Current and former staff have joined the call to save SPA. SPA’s Clinical Director, Rex Sheridan, wrote as follows in an eloquent letter to the County Supervisors and San Diego’s DHHS leadership team. “During my career in mental health and youth services, two decades of which has been in San Diego County, I have had contact with and worked in many different settings dedicated to meet the needs of our most vulnerable youth populations; yet none could even remotely be compared to what is offered at SPA. That is why I have now spent a third of my life committed to and working to develop this program because of first-hand experience witnessing lives transformed, hearts opened back up after years of disconnection, wounds healed after lifetimes of abuse and trauma, siblings reunited after separation, goals reimagined out of hopelessness, skills and knowledge crafted and nurtured out of feelings of incompetence, and new identities and possibilities replacing desperation and fragmentation. And if you think that those experiences sound overstated or dramatic, then you haven’t had the privilege of attending games where youth are cheered for the first time in their lives, one of our talent shows where they perform an original song, or a college road trip where they get to visit universities all over the state and envision a new possibility that was never previously imagined.”

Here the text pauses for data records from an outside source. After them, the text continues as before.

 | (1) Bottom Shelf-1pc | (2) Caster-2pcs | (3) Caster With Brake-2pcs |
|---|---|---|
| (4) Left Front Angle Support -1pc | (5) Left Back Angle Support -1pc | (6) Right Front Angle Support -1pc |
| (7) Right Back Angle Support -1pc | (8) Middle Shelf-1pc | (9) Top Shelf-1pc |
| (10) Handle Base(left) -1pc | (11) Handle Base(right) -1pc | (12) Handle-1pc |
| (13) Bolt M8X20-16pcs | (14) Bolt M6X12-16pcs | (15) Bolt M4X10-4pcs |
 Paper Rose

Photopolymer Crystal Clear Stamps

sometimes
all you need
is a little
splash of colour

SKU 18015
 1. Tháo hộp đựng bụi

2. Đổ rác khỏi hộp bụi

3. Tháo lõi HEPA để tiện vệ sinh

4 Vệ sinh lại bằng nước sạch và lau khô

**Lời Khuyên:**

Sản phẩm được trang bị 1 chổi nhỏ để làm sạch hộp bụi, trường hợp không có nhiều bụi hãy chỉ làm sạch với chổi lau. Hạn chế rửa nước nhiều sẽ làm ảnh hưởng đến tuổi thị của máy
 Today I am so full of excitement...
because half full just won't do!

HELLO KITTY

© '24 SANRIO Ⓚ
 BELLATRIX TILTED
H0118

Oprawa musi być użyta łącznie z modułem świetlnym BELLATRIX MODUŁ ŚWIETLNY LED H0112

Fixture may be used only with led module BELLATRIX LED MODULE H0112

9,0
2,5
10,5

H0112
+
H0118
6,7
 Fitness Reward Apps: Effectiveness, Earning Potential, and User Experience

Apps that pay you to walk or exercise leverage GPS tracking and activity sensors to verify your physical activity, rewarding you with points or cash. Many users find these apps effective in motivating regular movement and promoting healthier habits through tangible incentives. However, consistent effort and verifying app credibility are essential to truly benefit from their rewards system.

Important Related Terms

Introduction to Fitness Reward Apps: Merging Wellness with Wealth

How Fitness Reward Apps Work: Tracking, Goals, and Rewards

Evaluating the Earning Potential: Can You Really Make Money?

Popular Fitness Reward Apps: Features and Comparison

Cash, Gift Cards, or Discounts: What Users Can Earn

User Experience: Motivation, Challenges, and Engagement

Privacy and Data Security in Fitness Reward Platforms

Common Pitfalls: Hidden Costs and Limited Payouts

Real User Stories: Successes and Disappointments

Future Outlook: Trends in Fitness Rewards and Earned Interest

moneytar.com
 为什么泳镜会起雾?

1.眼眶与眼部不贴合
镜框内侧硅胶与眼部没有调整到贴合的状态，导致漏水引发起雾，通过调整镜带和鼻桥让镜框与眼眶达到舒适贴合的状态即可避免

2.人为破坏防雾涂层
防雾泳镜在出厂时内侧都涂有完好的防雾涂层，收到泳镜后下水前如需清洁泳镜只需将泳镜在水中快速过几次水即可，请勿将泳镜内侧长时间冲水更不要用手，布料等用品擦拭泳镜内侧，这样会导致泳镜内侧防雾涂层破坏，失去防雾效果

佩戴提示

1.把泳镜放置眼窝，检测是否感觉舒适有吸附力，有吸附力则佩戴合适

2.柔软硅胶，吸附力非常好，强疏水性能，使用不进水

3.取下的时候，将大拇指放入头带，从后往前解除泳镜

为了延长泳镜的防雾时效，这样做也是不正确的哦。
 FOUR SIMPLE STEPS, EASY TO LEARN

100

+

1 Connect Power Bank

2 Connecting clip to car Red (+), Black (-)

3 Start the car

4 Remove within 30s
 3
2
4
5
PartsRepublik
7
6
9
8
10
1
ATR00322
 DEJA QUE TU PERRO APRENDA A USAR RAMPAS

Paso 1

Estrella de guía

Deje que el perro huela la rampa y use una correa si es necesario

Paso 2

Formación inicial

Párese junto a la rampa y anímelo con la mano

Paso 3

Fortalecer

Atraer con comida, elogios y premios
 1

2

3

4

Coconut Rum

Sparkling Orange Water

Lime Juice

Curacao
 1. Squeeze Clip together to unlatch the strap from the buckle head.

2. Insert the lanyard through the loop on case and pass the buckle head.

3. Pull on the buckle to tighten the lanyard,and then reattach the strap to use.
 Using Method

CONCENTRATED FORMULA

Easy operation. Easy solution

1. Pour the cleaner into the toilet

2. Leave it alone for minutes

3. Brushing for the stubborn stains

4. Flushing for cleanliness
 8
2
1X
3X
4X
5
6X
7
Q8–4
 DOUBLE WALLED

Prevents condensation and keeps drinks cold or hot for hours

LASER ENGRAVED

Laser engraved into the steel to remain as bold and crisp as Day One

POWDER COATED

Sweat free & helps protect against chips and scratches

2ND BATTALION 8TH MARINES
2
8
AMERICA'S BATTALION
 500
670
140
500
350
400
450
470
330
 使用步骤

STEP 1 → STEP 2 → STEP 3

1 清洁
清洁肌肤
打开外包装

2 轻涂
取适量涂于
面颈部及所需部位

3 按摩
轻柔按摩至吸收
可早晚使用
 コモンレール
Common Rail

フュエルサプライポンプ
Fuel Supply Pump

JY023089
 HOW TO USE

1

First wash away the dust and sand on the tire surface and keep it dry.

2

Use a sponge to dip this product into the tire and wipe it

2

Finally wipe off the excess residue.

What can be done to save SPA? The state and the county must adopt a stop-gap solution to keep SPA running as they work to permanently amend state law to create a category of residential schools that is eligible for reimbursement. On the federal level, advocates are already working on legislation to amend FFPSA to add residential campuses with family style homes as a placement option. We will share more information as it becomes available.

The proposed closure of SPA is a victory of ideology and greed over humanity and common sense. We need more, not fewer San Pasqual Academies. Rather than shutting it down, the state and county should be ensuring that it is at capacity and boasting that within their borders lies the most effective foster care program in the country.